Function Overloads & this Types
Function overloads let a single function expose several typed call shapes, while related tools — call signatures, typed optional/default/rest parameters, and the this parameter — give you precise control over how a function is called.
Learn Function Overloads & this Types in our free TypeScript course — an interactive lesson with runnable examples, a practice exercise and a quick reference.
Part of the free TypeScript course at LearnCodingFast — hands-on lessons with examples you run in your browser, plus practice exercises and a quick quiz.
Overloads are like a menu with set combos . Out back there's one kitchen (the single implementation), but the menu lists distinct, well-defined orders: "Combo A gives you a burger", "Combo B gives you a salad". You order a specific combo and know exactly what you'll get — you never order "the raw kitchen". The this parameter, meanwhile, is the kitchen insisting it must be cooking in its own kitchen , not someone else's.
1. Function Overloads
A function overload is written as several signature lines with no body , followed by one implementation with a body. Each signature describes a distinct, valid way to call the function — and crucially, the return type can differ per signature. The implementation signature must be broad enough to accept every overload, but callers only ever see the specific overloads, never the implementation.
2. Optional, Default & Rest Parameters
Parameters can be optional ( title?: string — may be omitted), have a default ( greeting = "Hello" — used when no argument is given), or be a rest parameter ( ...nums: number[] — gathers any number of trailing arguments). The rest parameter must always come last, and a typed rest gives you variadic functions that stay fully checked.
3. Call Signatures & this Parameters
A call signature types an object that is itself callable and carries extra properties — like a counter function that also has a count . A this parameter is a special first parameter that declares what this must be inside the function; it's purely a type annotation (erased at runtime) that stops you calling a method with the wrong receiver.
🎯 Your Turn
Complete the single implementation of an overloaded describe that handles a number or a string. Fill in the two blanks marked ___ , then run it.
No blanks this time — just a brief and a starting outline. Build the overloaded parser and the rest-param average yourself, run it, and check your output against the example in the comments.
Practice quiz
How are function overloads written in TypeScript?
- Several functions with the same body
- One signature and several bodies
- Multiple overload signatures (no body) plus ONE implementation with a body
- Using the 'overload' keyword
Answer: Multiple overload signatures (no body) plus ONE implementation with a body. You declare two or more signature headers with no body, then one implementation that covers them all.
Which signature can callers actually call?
- Only the overload signatures
- Only the implementation signature
- Both equally
- Neither
Answer: Only the overload signatures. Callers see only the overload signatures; the broad implementation signature is hidden from them.
When do overloads beat a single union-parameter signature?
- Never
- When there is only one parameter
- When performance matters
- When the RETURN type depends on which argument type was passed
Answer: When the RETURN type depends on which argument type was passed. Overloads express input-to-output relationships, e.g. make("point") returns an object, make("name") a string.
The implementation signature must be:
- The narrowest of all overloads
- General enough to cover every overload
- Identical to the first overload
- Omitted entirely
Answer: General enough to cover every overload. The implementation params/return must be broad enough (e.g. string | unknown[]) to accept all overloads.

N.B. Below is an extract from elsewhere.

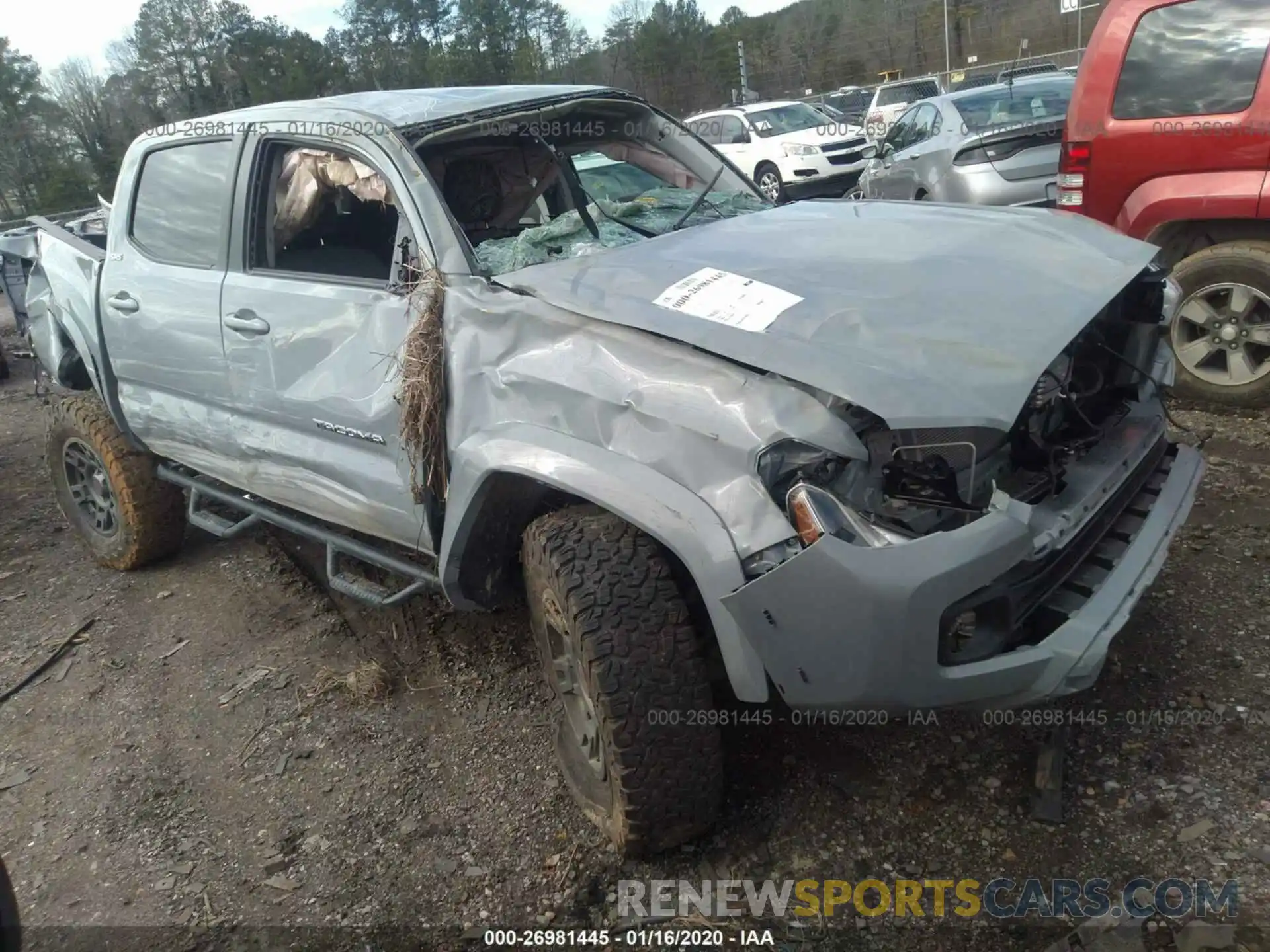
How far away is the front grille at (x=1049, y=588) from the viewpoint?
2.05m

What is a 'this' parameter?
- A TypeScript-only annotation declaring what 'this' must be, erased at runtime
- A real first argument callers pass
- A global variable
- A class field
Answer: A TypeScript-only annotation declaring what 'this' must be, erased at runtime. A this parameter is a compile-time-only annotation in the first position; it has zero runtime cost.
Where must a rest parameter appear in the parameter list?
- First
- Anywhere
- Last
- Only with no other parameters
Answer: Last. The rest parameter must always come last.
What does an optional parameter (title?: string) become when omitted?
- null
- undefined
- an empty string
- a compile error
Answer: undefined. An omitted optional parameter is undefined inside the function.
What does a default parameter (greeting = "Hi") do?
- Forces the caller to pass it
- Makes the parameter required
- Throws if omitted
- Supplies a value when the argument is missing
Answer: Supplies a value when the argument is missing. A default supplies its value when no argument is given, so it is never undefined.
A call signature like 'type Counter = { (): number; count: number }' describes:
- A plain object
- A callable object that also carries extra properties
- A class
- A union type
Answer: A callable object that also carries extra properties. A call signature types something that is callable AND has additional members like count.
How should overloads be ordered?
- Most general to most specific
- Alphabetically
- Most specific to most general (TS picks the first match)
- Order does not matter
Answer: Most specific to most general (TS picks the first match). TypeScript picks the first matching overload, so order from most specific to most general.